_PROBLEM TO WORK ON_
Could you copy every one of the records below word for word, leaving out the pictures?

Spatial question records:
-------------------------
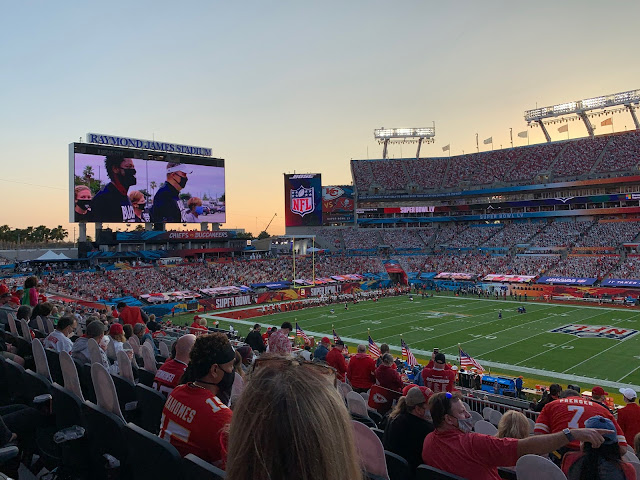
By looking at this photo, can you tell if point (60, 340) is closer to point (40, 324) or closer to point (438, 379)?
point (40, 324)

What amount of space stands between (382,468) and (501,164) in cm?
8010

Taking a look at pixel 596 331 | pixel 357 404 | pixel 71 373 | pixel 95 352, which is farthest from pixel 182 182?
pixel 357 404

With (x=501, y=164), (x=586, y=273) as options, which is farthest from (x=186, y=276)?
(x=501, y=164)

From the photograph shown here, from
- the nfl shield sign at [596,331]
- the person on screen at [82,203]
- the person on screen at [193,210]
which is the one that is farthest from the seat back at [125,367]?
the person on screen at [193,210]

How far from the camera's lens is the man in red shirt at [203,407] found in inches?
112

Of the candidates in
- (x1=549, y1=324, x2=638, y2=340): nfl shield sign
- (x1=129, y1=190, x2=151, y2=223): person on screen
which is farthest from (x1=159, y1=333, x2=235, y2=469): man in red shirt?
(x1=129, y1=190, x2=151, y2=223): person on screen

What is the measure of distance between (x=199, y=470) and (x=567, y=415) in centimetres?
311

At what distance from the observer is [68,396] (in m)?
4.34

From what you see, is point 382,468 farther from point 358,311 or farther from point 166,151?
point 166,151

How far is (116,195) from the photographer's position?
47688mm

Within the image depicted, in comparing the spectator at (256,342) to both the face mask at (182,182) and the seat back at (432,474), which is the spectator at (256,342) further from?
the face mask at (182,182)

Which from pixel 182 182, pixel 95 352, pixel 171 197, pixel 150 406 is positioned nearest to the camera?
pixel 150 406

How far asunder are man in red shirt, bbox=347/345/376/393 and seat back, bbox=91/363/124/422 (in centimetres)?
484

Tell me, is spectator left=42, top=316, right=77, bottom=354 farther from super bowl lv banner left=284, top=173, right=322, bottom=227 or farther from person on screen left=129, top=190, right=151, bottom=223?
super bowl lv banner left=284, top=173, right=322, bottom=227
-------------------------
_FINISHED EXERCISE_
By looking at this photo, can you tell if point (60, 340) is closer to point (40, 324) or closer to point (438, 379)?
point (40, 324)

What amount of space stands between (382,468) and (501,164) in cm?
8010

Taking a look at pixel 596 331 | pixel 357 404 | pixel 71 373 | pixel 95 352, which is farthest from pixel 182 182?
pixel 357 404

With (x=501, y=164), (x=586, y=273) as options, which is farthest from (x=186, y=276)?
(x=501, y=164)

From the photograph shown here, from
- the nfl shield sign at [596,331]
- the person on screen at [82,203]
- the person on screen at [193,210]
which is the one that is farthest from the seat back at [125,367]?
the person on screen at [193,210]

How far from the camera's lens is the man in red shirt at [203,407] found in inches?
112

Of the candidates in
- (x1=549, y1=324, x2=638, y2=340): nfl shield sign
- (x1=129, y1=190, x2=151, y2=223): person on screen
which is farthest from (x1=159, y1=333, x2=235, y2=469): man in red shirt?
(x1=129, y1=190, x2=151, y2=223): person on screen

What is the measure of distance between (x=199, y=470) and (x=567, y=415) in centimetres?
311

At what distance from the observer is [68,396] (in m)?
4.34

From what you see, is point 382,468 farther from point 358,311 or farther from point 166,151?
point 166,151

How far is (116,195) from the photographer's position?
47688mm

Within the image depicted, in comparing the spectator at (256,342) to both the face mask at (182,182) and the seat back at (432,474), which is the spectator at (256,342) further from?
the face mask at (182,182)

Which from pixel 182 182, pixel 95 352, pixel 171 197, pixel 150 406 is positioned nearest to the camera?
pixel 150 406

How far asunder are man in red shirt, bbox=347/345/376/393 and seat back, bbox=91/363/124/422 (in centimetres)?
484

Tell me, is spectator left=42, top=316, right=77, bottom=354 farther from super bowl lv banner left=284, top=173, right=322, bottom=227 or farther from person on screen left=129, top=190, right=151, bottom=223?
super bowl lv banner left=284, top=173, right=322, bottom=227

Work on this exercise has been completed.